Task prompt: Quote the rows between the line holding "Studying the photograph, is" and the line holding "0.41 metres", inclusive, without any changes. Omit the pictures from your reply.

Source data
######

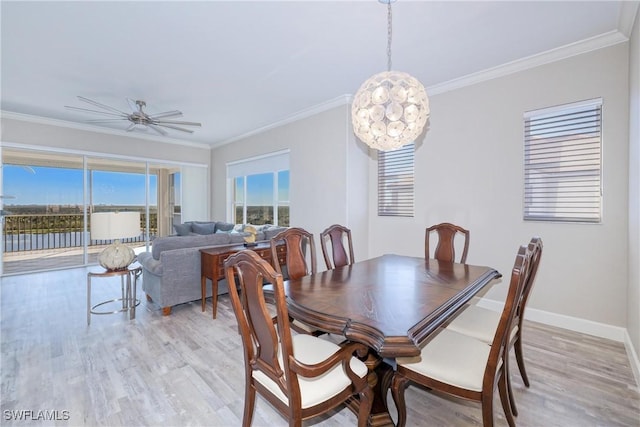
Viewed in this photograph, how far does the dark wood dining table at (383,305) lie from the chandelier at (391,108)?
1.00m

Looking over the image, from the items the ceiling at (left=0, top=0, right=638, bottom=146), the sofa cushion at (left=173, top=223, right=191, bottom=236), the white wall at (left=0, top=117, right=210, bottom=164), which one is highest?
the ceiling at (left=0, top=0, right=638, bottom=146)

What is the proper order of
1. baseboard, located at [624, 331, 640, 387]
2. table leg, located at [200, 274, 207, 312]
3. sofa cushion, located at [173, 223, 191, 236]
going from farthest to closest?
1. sofa cushion, located at [173, 223, 191, 236]
2. table leg, located at [200, 274, 207, 312]
3. baseboard, located at [624, 331, 640, 387]

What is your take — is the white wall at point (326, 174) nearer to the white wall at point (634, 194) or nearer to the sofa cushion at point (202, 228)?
the sofa cushion at point (202, 228)

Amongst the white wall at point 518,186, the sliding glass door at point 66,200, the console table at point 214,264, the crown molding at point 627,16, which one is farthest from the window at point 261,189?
the crown molding at point 627,16

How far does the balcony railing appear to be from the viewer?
5059mm

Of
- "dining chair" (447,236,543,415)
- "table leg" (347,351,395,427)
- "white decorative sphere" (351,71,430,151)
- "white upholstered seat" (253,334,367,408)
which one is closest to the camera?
"white upholstered seat" (253,334,367,408)

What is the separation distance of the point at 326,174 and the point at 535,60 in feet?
8.93

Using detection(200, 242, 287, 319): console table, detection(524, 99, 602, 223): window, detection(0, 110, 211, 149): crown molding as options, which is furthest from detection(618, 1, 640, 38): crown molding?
detection(0, 110, 211, 149): crown molding

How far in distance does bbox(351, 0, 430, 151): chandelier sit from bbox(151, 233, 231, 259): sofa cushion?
2375 millimetres

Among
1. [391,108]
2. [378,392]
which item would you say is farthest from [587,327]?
[391,108]

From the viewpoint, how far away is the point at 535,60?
2.92 meters

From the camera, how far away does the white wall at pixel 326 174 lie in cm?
411

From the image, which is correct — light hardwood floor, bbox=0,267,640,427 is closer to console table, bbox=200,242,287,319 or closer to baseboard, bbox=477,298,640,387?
baseboard, bbox=477,298,640,387

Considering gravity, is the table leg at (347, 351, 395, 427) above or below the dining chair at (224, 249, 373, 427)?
below
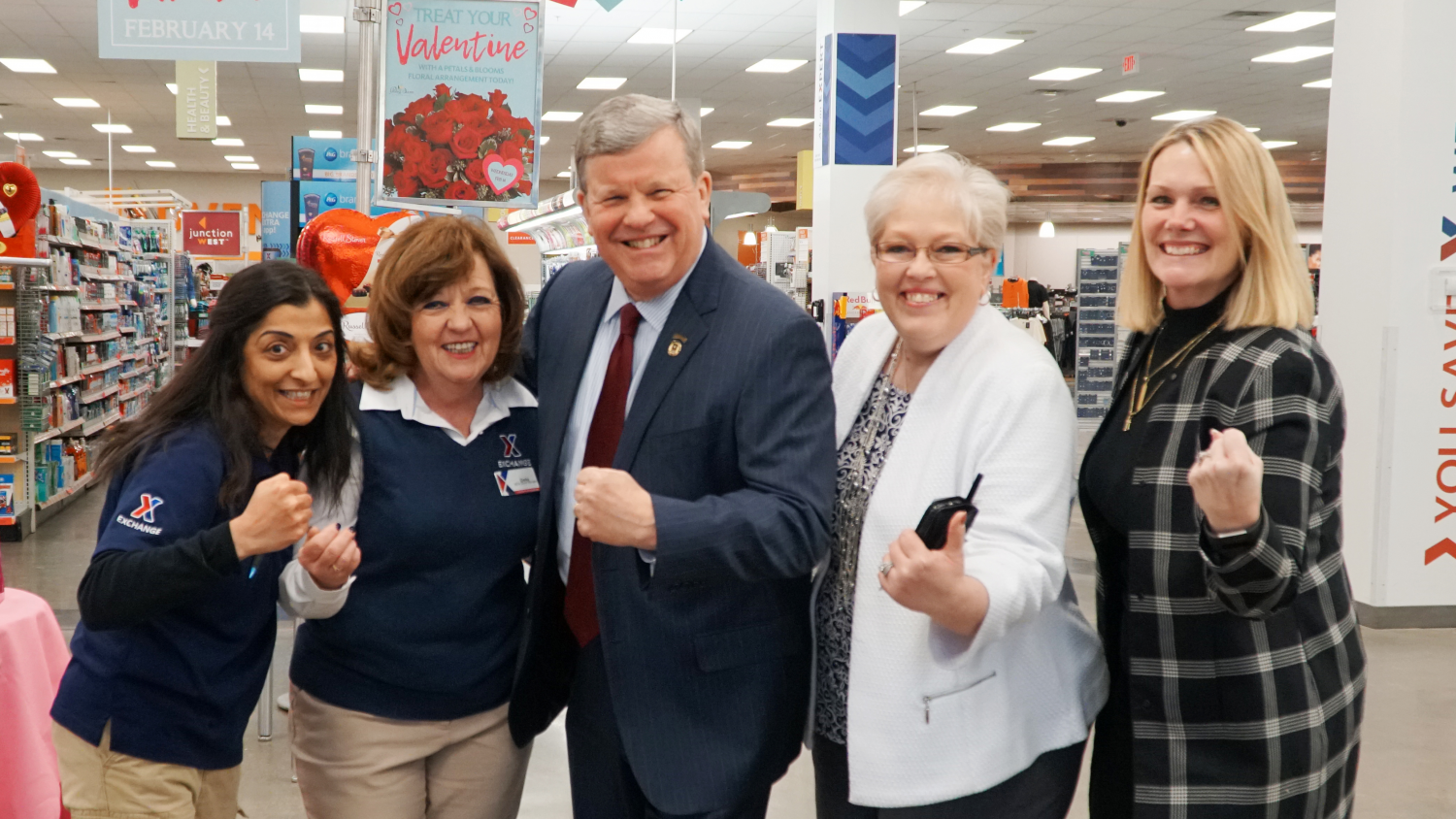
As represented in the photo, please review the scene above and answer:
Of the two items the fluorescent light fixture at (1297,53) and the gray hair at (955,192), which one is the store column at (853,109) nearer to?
the fluorescent light fixture at (1297,53)

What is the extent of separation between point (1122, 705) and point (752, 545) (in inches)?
25.9

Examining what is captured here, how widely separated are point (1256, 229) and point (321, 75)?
44.5 feet

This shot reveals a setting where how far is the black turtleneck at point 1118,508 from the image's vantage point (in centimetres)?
171

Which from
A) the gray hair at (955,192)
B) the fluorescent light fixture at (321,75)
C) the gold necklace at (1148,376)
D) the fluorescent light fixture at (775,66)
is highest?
the fluorescent light fixture at (775,66)

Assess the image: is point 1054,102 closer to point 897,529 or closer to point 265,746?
point 265,746

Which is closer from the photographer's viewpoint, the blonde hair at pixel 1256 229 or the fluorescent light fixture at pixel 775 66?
the blonde hair at pixel 1256 229

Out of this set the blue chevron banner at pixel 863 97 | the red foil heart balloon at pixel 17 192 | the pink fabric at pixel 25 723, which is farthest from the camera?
the blue chevron banner at pixel 863 97

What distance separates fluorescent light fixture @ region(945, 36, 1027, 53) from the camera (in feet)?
38.3

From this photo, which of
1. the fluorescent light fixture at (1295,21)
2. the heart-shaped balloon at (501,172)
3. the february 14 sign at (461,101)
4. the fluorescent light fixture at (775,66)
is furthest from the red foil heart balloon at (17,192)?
the fluorescent light fixture at (1295,21)

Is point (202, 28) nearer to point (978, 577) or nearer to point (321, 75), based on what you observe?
point (978, 577)

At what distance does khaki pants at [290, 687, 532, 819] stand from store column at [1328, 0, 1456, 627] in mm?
4609

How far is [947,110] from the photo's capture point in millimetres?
16016

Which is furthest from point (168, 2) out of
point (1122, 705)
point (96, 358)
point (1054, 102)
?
point (1054, 102)

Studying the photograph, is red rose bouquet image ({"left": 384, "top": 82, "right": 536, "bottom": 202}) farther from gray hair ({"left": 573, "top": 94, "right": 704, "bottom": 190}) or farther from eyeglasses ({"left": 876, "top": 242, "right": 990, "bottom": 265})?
eyeglasses ({"left": 876, "top": 242, "right": 990, "bottom": 265})
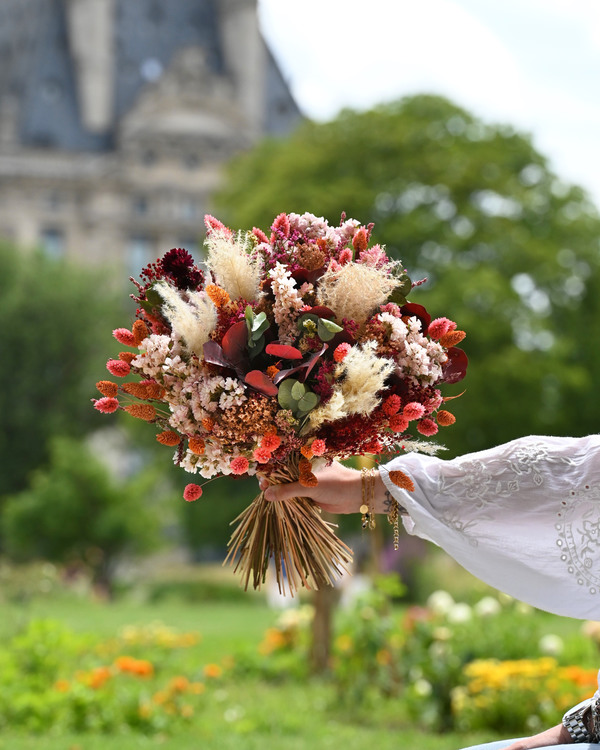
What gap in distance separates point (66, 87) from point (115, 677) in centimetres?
3737

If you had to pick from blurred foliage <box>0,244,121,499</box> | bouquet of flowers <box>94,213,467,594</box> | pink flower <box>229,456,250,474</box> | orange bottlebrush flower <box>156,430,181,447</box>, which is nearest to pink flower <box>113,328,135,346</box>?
bouquet of flowers <box>94,213,467,594</box>

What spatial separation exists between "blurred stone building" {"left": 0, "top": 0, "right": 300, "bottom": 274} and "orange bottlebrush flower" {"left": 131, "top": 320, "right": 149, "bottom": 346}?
3654 cm

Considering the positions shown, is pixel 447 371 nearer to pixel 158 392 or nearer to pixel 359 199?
pixel 158 392

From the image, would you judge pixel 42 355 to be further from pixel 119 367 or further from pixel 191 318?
pixel 191 318

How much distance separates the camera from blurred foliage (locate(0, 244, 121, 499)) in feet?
98.8

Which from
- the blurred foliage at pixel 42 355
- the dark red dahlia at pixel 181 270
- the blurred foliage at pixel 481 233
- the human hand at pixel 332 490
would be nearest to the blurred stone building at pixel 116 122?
the blurred foliage at pixel 42 355

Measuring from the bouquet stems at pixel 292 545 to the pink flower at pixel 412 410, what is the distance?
0.41 metres

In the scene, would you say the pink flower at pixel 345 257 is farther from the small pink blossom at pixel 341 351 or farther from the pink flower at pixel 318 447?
the pink flower at pixel 318 447

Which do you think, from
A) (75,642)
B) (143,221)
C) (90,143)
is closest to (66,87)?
(90,143)

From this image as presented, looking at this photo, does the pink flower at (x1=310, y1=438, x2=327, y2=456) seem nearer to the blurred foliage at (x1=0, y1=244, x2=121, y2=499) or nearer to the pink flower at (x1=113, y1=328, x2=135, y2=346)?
the pink flower at (x1=113, y1=328, x2=135, y2=346)

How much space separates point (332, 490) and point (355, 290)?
518 mm

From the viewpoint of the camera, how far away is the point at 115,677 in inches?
336

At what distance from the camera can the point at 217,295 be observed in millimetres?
2549

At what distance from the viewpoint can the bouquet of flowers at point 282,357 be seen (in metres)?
2.50
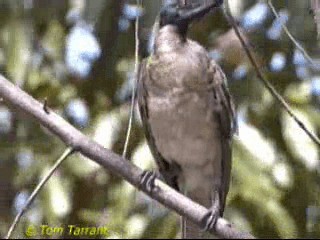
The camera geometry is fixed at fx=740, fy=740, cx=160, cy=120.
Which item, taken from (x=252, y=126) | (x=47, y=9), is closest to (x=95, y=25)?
(x=47, y=9)

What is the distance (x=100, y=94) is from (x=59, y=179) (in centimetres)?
10

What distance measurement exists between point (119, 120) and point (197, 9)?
15cm

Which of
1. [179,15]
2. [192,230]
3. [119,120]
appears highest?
[179,15]

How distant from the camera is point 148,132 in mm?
857

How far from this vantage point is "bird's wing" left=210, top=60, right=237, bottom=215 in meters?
0.82

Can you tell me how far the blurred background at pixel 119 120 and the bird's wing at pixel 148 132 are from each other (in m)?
0.02

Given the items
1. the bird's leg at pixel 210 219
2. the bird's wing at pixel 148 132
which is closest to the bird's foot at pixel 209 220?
the bird's leg at pixel 210 219

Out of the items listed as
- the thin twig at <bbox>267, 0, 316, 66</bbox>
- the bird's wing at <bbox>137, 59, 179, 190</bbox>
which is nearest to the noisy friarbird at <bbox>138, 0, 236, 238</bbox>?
the bird's wing at <bbox>137, 59, 179, 190</bbox>

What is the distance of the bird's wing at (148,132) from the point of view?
0.83 meters

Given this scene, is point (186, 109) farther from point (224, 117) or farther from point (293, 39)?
point (293, 39)

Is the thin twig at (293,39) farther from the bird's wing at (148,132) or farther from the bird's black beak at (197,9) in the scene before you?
the bird's wing at (148,132)

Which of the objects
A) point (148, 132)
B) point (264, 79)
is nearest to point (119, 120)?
point (148, 132)

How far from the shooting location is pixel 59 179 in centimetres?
81

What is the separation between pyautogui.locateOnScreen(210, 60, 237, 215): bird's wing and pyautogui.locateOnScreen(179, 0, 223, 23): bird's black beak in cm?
6
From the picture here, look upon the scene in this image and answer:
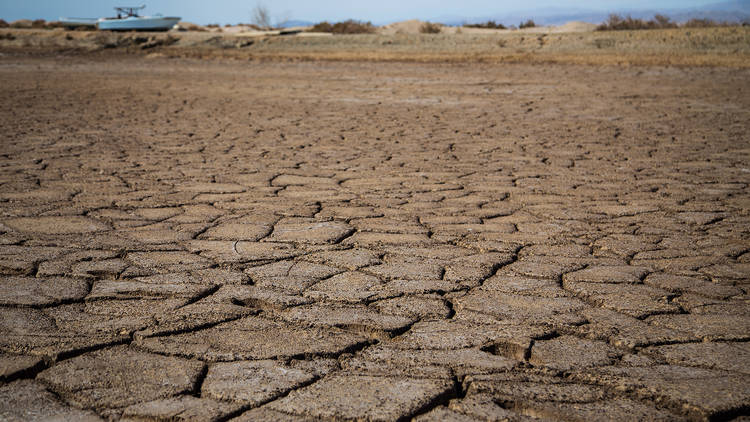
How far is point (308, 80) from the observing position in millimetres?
12977

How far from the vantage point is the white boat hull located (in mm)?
26828

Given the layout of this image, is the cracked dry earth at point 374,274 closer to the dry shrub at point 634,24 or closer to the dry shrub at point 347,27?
the dry shrub at point 634,24

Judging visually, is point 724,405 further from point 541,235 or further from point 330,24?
point 330,24

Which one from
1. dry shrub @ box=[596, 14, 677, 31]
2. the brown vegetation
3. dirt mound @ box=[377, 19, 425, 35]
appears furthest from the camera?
dirt mound @ box=[377, 19, 425, 35]

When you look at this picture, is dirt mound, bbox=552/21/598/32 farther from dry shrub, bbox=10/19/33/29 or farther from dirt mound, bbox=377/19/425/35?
dry shrub, bbox=10/19/33/29

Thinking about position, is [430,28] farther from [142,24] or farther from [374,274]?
[374,274]

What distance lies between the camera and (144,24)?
27.0 m

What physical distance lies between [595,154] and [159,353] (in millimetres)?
4432

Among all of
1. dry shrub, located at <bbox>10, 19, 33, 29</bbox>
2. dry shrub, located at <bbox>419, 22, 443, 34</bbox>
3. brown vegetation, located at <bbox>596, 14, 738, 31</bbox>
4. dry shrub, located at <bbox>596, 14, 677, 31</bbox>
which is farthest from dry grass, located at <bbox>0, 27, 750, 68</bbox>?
dry shrub, located at <bbox>10, 19, 33, 29</bbox>

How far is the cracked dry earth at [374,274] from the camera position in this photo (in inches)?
77.2

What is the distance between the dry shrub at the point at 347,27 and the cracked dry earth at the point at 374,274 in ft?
57.6

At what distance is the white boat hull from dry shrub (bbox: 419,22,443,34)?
9.60m

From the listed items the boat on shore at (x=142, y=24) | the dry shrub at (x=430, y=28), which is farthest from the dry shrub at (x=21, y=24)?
the dry shrub at (x=430, y=28)

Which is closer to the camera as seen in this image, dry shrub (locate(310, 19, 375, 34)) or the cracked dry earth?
the cracked dry earth
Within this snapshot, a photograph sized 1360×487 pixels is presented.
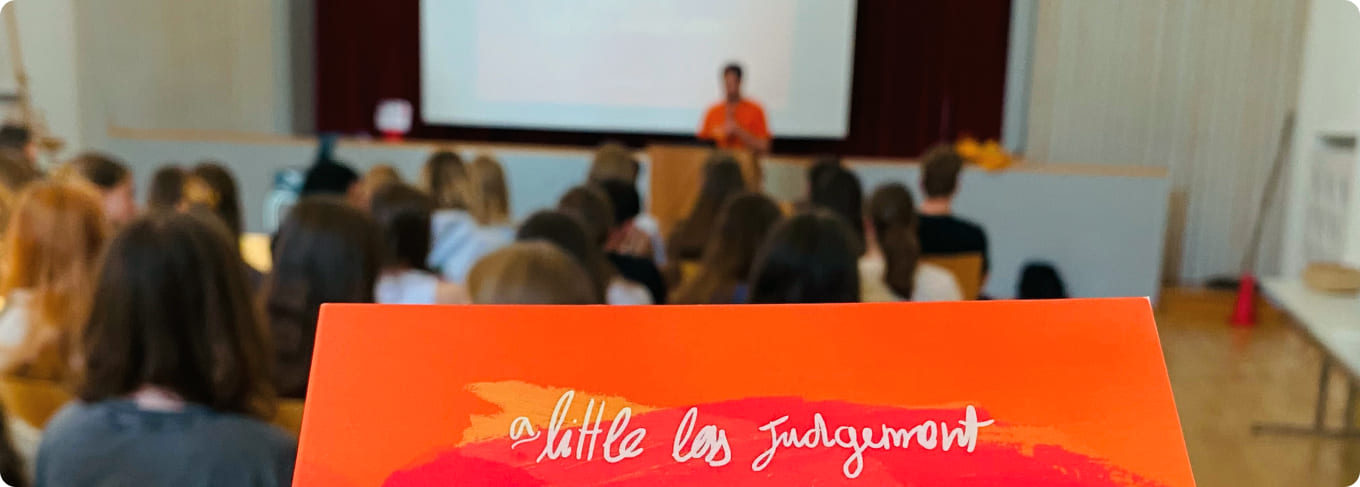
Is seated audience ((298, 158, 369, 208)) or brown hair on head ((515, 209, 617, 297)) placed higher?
brown hair on head ((515, 209, 617, 297))

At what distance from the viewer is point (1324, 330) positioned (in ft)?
8.52

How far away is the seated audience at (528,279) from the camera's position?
A: 4.49 ft

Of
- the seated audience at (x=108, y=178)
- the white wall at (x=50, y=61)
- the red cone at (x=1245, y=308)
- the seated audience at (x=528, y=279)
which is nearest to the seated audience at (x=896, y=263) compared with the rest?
the seated audience at (x=528, y=279)

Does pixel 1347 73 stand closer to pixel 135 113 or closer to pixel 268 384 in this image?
pixel 268 384

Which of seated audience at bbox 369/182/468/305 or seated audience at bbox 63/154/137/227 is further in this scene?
seated audience at bbox 63/154/137/227

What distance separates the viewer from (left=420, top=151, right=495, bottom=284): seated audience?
2.70 metres

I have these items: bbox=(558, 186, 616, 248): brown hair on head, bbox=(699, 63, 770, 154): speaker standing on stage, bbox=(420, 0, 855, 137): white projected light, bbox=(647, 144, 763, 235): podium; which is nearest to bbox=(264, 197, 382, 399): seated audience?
bbox=(558, 186, 616, 248): brown hair on head

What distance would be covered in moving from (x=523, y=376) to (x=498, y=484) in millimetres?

######

Exercise result:
Studying the photograph, is red rose bouquet image ({"left": 384, "top": 82, "right": 536, "bottom": 202}) farther from gray hair ({"left": 573, "top": 94, "right": 704, "bottom": 190}) or farther from eyeglasses ({"left": 876, "top": 242, "right": 990, "bottom": 265})?
eyeglasses ({"left": 876, "top": 242, "right": 990, "bottom": 265})
What gap in distance separates point (66, 87) from point (115, 677) in centimetres?
3737

If you had to pick from blurred foliage <box>0,244,121,499</box> | bouquet of flowers <box>94,213,467,594</box> | pink flower <box>229,456,250,474</box> | orange bottlebrush flower <box>156,430,181,447</box>, which is nearest to pink flower <box>113,328,135,346</box>?
bouquet of flowers <box>94,213,467,594</box>

What spatial separation exists between "blurred stone building" {"left": 0, "top": 0, "right": 300, "bottom": 274} and "orange bottlebrush flower" {"left": 131, "top": 320, "right": 149, "bottom": 346}?
3654 cm

Considering the positions shown, is pixel 447 371 nearer to pixel 158 392 or nearer to pixel 359 199?
pixel 158 392

From the image, would you judge pixel 42 355 to be further from pixel 119 367 or further from pixel 191 318?
pixel 191 318

How much distance separates the camera from blurred foliage (locate(0, 244, 121, 499)) in feet?
98.8

Which from
- the blurred foliage at pixel 42 355
- the dark red dahlia at pixel 181 270
- the blurred foliage at pixel 481 233
- the human hand at pixel 332 490
would be nearest to the blurred stone building at pixel 116 122?
the blurred foliage at pixel 42 355

Measuring from the bouquet stems at pixel 292 545 to the pink flower at pixel 412 410, what is the distance?
0.41 metres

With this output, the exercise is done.